### Document passage
In short, Germany looked leaky at the back, and not the sort of leaky that can be remedied by cutting back on alcohol and high-fibre foods. The build up to Lozano’s goal didn’t even look to be Mexico's best chance – his second touch seemed to have reduced both his angle and window of opportunity. Mexico could have (and possibly should have) been at least two up by half time. It wasn't all one-way traffic though. At the other end, Kroos struck a lovely free kick, forcing a superb save and proving once and for all that you’ll never get Mexico to pay for building a wall.

The second half was better for Germany, if your definition of ‘better’ is pummelling away for ages with no discernible end product. But that’s not a definition anyone would use, except, perhaps, Jerry Hall. It was immaterial in any case; Mexico defended and clung on as they needed to, Teutonic hearts sank and half of England Googled the German for schadenfreude.

Phew, still, Brazil Switzerland next, eh? What could possibly go wro…



Brazil 1-1 Switzerland

You have GOT to be kidding me... I know the Switzerland are ranked 6th in the world, but those are just made up as soon as you get outside the top five aren’t they? Like Eurovision scores, or high-profile tax returns…

So what happened? I mean other than one team failing to score more goals than the other, obviously. I know it’s late (for me in any case), but I think we can do better than that.

Many have concentrated on Neymar (channeling the haircut of Depeche Mode’s Martin Gore for the evening) and the degree to which he was fouled. Extraordinary grooming choices aside, it was snide on the part of the Swiss defence who targeted him – that level of fouling will take the shine off any player, no matter how good they are. On the plus side, this means that Switzerland can now add cynicism to their national traits of neutrality, prompt timekeeping and the hoarding of Nazi gold.

This was Brazil’s first experience of anything other than a win in an opening match since 1978, but that statistic may flatter them a little. The draw means they have now three World Cup games without a win, and the desperation started to show as the shots flew in. Too few of them were on target, however, and none up to the quality of Philippe Coutinho’s strike, but then not much is.

There were suggestions that there had been a push before Steven Zuber’s equaliser, but they were less convincing than Jesus’ claims for a 74th minute penalty. I can’t help but think past form may have played a part as he’s certainly got previous for diving – he’s not the Messiah, he’s a very naughty boy. Here though, they should surely have used VAR – it’s what it’s for, after all.

Brazil will feel they could have done better, and it's true, they should.

GAMES 5, 6, 7 & 8


France 2-1 Australia

Day 3 brings with it four games and a huge amount of heart. To honour this, and show that we listen and respond; we’ll breathe in rhythm with the game and change the format a little. To reflect the Soceroos discipline and positional craft, we’ll be offering you four points per game. Points that move, as if harnessed by some invisible logical bond, to an undeniably rational conclusion.

### Excerpted records
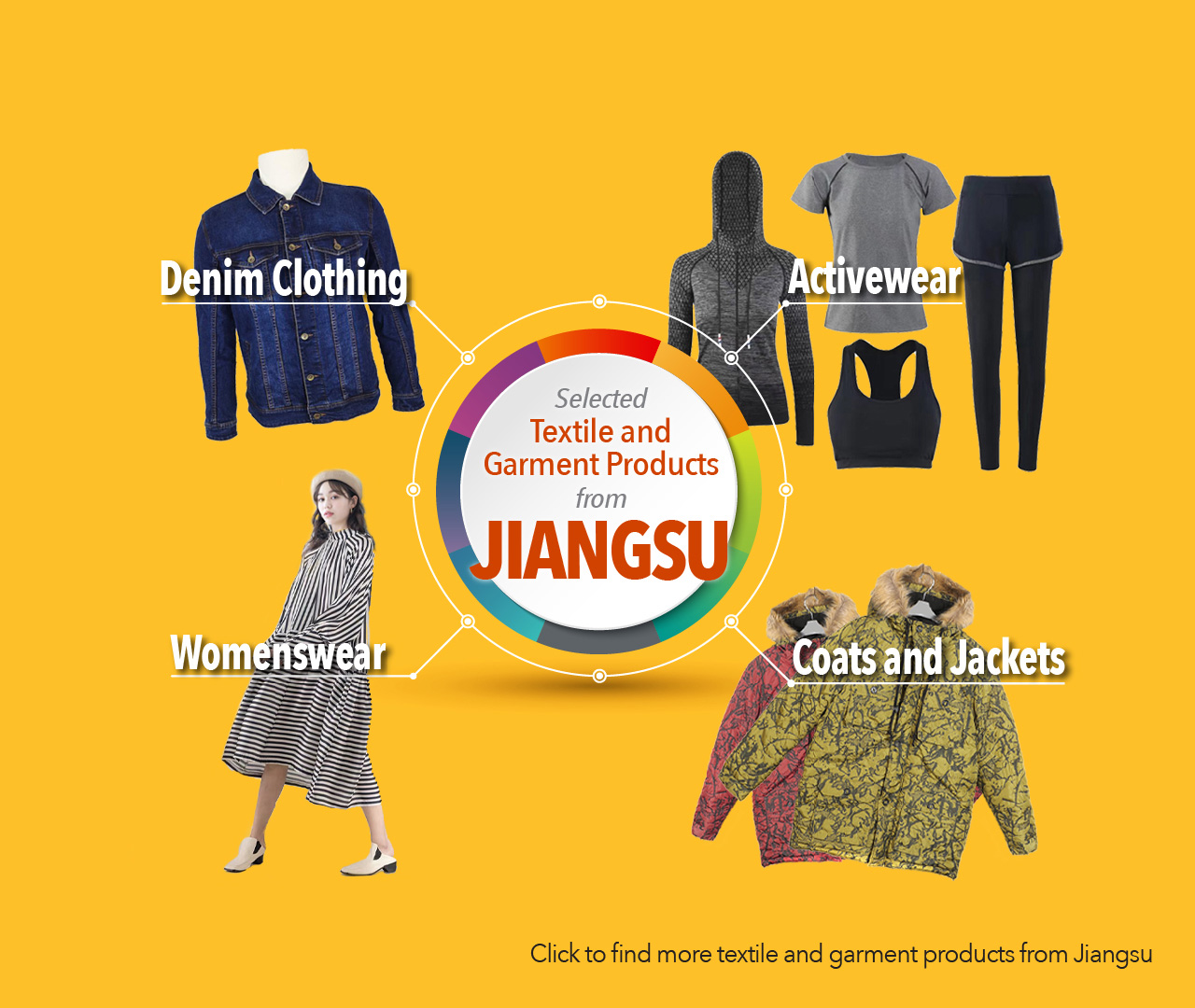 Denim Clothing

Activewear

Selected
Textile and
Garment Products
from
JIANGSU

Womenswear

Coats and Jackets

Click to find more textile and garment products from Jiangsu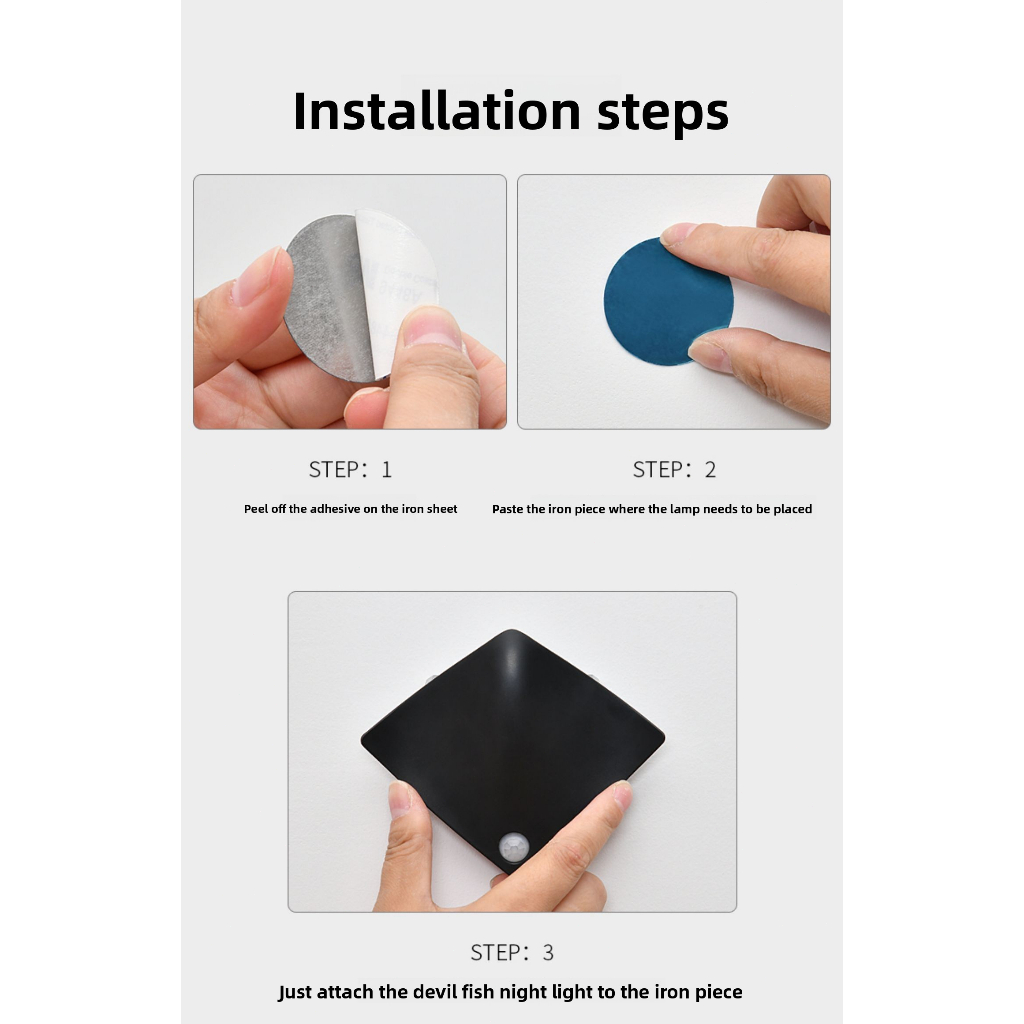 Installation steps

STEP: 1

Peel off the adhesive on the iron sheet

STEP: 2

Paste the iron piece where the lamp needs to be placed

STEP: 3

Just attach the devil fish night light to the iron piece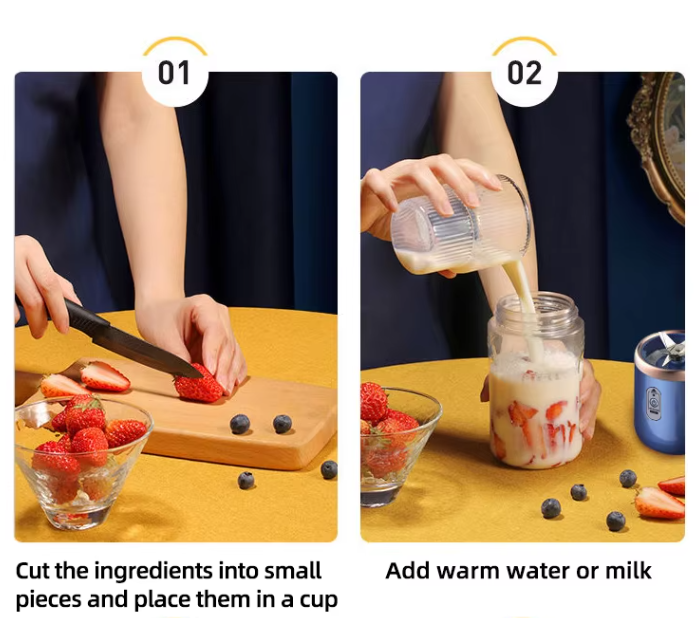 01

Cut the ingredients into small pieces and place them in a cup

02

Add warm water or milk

### Exercise requirements
#1 Sum up the match commentary in two sentences.
#2 Return, word for word, the part of the match commentary that opens with the words containing "You have GOT" and closes with "of Nazi gold.".

### Problem solutions
#1 The match commentary describes Germany as leaky at the back against Mexico, who could have been at least two up by half time and then defended and clung on through a second half in which Germany pressed with no discernible end product. It then covers Brazil's 1-1 draw with Switzerland, in which the Swiss defence targeted Neymar with fouls, Brazil failed to win an opening match for the first time since 1978, and the writer argues VAR should have been used on Jesus' 74th-minute penalty claim.

#2
You have GOT to be kidding me... I know the Switzerland are ranked 6th in the world, but those are just made up as soon as you get outside the top five aren’t they? Like Eurovision scores, or high-profile tax returns…

So what happened? I mean other than one team failing to score more goals than the other, obviously. I know it’s late (for me in any case), but I think we can do better than that.

Many have concentrated on Neymar (channeling the haircut of Depeche Mode’s Martin Gore for the evening) and the degree to which he was fouled. Extraordinary grooming choices aside, it was snide on the part of the Swiss defence who targeted him – that level of fouling will take the shine off any player, no matter how good they are. On the plus side, this means that Switzerland can now add cynicism to their national traits of neutrality, prompt timekeeping and the hoarding of Nazi gold.